▶ _Text passage_
-- Opening Marker --

Vietnam needs to enhance institutional reform to attract high-quality FDI from EU
VOV.VN - Vietnam must further disseminate information on the EU-Vietnam Free Trade Agreement and EU-Vietnam Investment Protection Agreement (EVIPA) to boost reform, improve its business climate, and attract foreign direct investment (FDI) inflows from the EU, according to insiders.
These recommendations were put forward by think-tanks at a workshop in Hanoi on October 25 to discuss the EU’s FDI inflows into Vietnam following the enforcement of the EVFTA in August 2020 and the impending implementation of the EVIPA.
In a joint report presented at the workshop, the Vietnam Institute for Economic and Policy Research (VERP) and Konrad-Adenauer-Stiftung Institute in Vietnam (KAS) shared the view that the number of projects registered for investment by EU enterprises has been increasing since 2010, mostly in the manufacturing and processing industries.
However, FDI inflows from the bloc into Vietnam remain modest compared to other ASEAN countries, analysts pointed out. They cited statistics from Eurostat and the General Statistics Office of Vietnam, saying Vietnam attracts between 2-5% of the investment capital that the EU allocates in the world.
The Netherlands is the largest European investment partner for Vietnam, making up almost half of the total, followed by France, Luxembourg, Germany, Denmark, and Belgium. The scale of EU-invested projects in Vietnam is still hugely disparate, with few large-scale and high-value projects.
Nevertheless, experts affirmed that the EU-invested projects have significantly helped spur growth, accelerate economic restructuring, improve competitiveness, and increase budget revenue for provinces and cities across the country.
In addition, the EU’s FDI has become one of the main driving force for improving the overall quality of the investment environment in Vietnam.
Assoc. Prof. Dr. Nguyen Chien Thang, director of the Institute of European Studies under the Vietnam Academy of Social Sciences, said Vietnam is a bright spot for FDI attraction, despite facing global uncertainties such as COVID-19 pandemic and the Ukraine-Russia conflict.
These positive signs can largely be attributed to improved infrastructure, drastic actions by localities in improving the investment climate, and an abundant workforce.
Sharing this perspective, Nguyen Hong Van, external relations manager under the European Chamber of Commerce in Vietnam (Eurocham), noted European business stakeholders remain optimistic about the prospects for their own businesses in the fourth quarter in Vietnam.
Van, however, stated that high freight costs are a hindrance for FDI attraction from the EU in the time ahead. At the workshop, experts suggested Vietnam continue to fine-tune its legal system, simplify administrative procedures, and invest in training high-skilled workforce in a bid to attract high-quality FDI inflows from the EU.

-- Closing Marker --

Saved data entries:
-- Opening Marker --

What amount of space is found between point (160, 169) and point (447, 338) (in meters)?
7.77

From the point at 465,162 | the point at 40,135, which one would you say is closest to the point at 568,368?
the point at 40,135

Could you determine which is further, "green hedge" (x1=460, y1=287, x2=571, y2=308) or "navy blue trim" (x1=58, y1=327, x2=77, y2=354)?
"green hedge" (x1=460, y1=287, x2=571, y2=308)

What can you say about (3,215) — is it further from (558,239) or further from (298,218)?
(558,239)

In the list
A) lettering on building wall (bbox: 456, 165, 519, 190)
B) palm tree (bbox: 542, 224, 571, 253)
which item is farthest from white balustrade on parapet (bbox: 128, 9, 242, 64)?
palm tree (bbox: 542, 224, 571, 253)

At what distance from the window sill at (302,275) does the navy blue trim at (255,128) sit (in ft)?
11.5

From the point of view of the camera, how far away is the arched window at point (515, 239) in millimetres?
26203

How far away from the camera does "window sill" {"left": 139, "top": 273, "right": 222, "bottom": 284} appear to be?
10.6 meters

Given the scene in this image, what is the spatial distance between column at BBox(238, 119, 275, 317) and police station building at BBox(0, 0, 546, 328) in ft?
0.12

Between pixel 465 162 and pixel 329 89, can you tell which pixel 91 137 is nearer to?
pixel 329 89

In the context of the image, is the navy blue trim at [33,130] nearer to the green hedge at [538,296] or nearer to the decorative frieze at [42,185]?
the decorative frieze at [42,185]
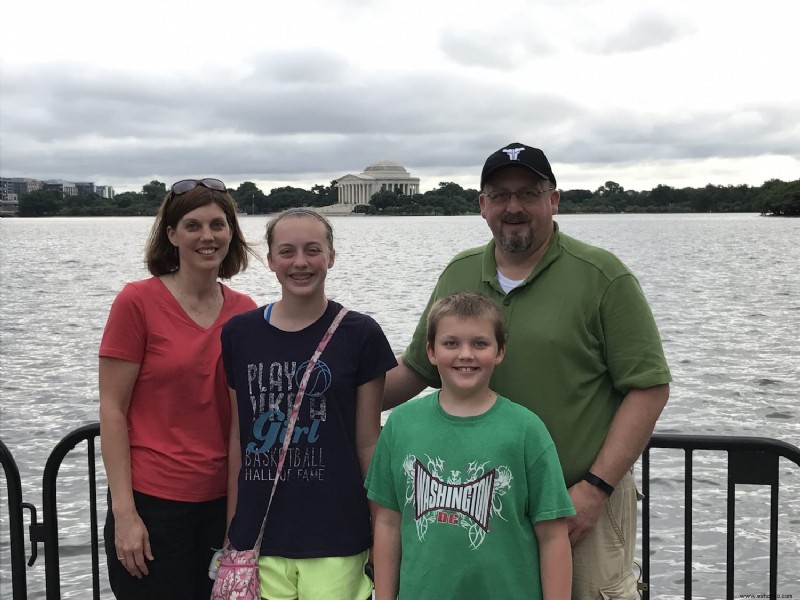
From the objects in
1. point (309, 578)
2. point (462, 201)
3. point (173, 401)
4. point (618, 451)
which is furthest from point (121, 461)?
point (462, 201)

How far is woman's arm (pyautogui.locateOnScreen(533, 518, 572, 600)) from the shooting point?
321 cm

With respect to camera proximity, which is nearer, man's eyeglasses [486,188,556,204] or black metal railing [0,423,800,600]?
man's eyeglasses [486,188,556,204]

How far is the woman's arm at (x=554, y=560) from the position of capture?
321 cm

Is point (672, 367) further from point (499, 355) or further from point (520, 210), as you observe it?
point (499, 355)

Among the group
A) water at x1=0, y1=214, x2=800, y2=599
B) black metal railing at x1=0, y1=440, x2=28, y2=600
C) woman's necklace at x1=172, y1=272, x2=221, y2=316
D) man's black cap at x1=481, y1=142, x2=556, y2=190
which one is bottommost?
water at x1=0, y1=214, x2=800, y2=599

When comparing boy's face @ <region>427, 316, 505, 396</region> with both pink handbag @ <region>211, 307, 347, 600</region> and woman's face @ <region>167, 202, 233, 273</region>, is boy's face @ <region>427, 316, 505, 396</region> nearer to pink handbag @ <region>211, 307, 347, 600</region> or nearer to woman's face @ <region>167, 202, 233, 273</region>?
pink handbag @ <region>211, 307, 347, 600</region>

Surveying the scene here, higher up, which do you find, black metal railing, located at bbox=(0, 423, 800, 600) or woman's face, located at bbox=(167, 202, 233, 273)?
woman's face, located at bbox=(167, 202, 233, 273)

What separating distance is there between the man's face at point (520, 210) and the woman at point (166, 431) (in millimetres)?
1368

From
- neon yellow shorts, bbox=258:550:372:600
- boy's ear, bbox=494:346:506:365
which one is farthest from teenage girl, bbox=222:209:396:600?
boy's ear, bbox=494:346:506:365

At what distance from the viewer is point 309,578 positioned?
344 centimetres

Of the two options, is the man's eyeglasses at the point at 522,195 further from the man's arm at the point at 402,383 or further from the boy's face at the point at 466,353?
the man's arm at the point at 402,383

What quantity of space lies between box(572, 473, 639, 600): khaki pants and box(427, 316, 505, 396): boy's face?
914 millimetres

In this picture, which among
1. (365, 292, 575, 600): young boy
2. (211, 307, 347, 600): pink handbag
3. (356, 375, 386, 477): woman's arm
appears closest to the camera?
(365, 292, 575, 600): young boy

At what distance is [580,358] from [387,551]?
1.17 metres
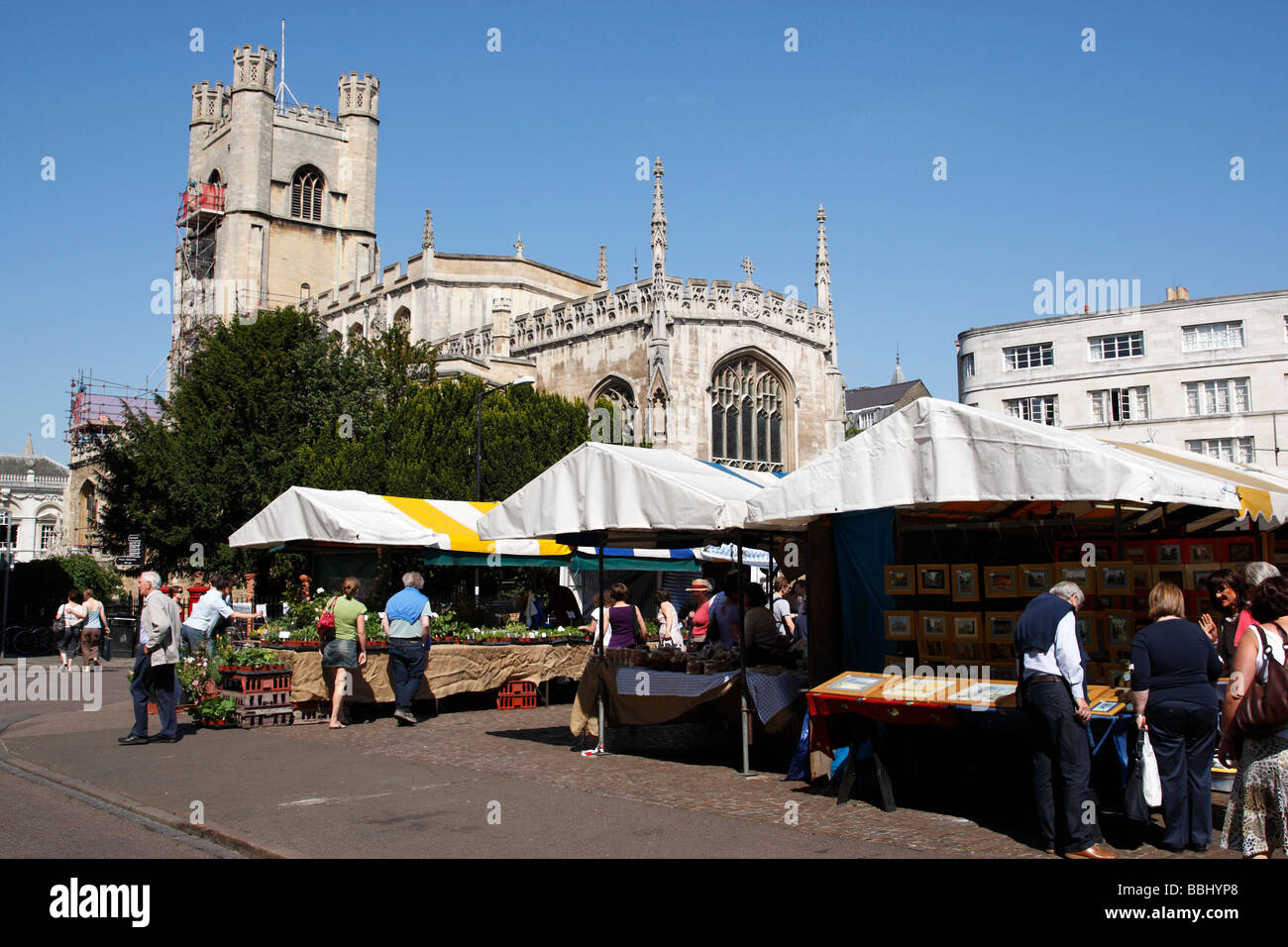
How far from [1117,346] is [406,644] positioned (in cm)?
4533

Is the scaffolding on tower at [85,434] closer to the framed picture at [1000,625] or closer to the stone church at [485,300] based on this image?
the stone church at [485,300]

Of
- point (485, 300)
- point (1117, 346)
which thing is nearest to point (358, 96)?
point (485, 300)

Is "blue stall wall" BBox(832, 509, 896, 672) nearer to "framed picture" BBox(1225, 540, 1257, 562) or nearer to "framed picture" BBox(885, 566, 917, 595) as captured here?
"framed picture" BBox(885, 566, 917, 595)

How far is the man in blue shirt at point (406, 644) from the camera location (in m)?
12.6

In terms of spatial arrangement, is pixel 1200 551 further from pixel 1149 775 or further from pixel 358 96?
pixel 358 96

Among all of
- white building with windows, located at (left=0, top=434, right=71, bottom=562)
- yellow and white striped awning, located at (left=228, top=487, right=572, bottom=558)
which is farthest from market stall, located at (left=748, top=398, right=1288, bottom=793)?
white building with windows, located at (left=0, top=434, right=71, bottom=562)

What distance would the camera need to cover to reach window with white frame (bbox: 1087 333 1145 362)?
→ 49.0 m

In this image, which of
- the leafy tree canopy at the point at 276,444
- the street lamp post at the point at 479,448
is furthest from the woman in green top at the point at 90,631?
the street lamp post at the point at 479,448

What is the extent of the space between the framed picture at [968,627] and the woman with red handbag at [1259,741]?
7.80 ft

-- Closing Marker --

▶ _Exercise_
Print the passage of the article on EU investment in Vietnam from "Assoc. Prof. Dr." to "the Ukraine-Russia conflict.", copying it word for word. Rely only on the text to complete what is asked.

▶ _Task solution_
Assoc. Prof. Dr. Nguyen Chien Thang, director of the Institute of European Studies under the Vietnam Academy of Social Sciences, said Vietnam is a bright spot for FDI attraction, despite facing global uncertainties such as COVID-19 pandemic and the Ukraine-Russia conflict.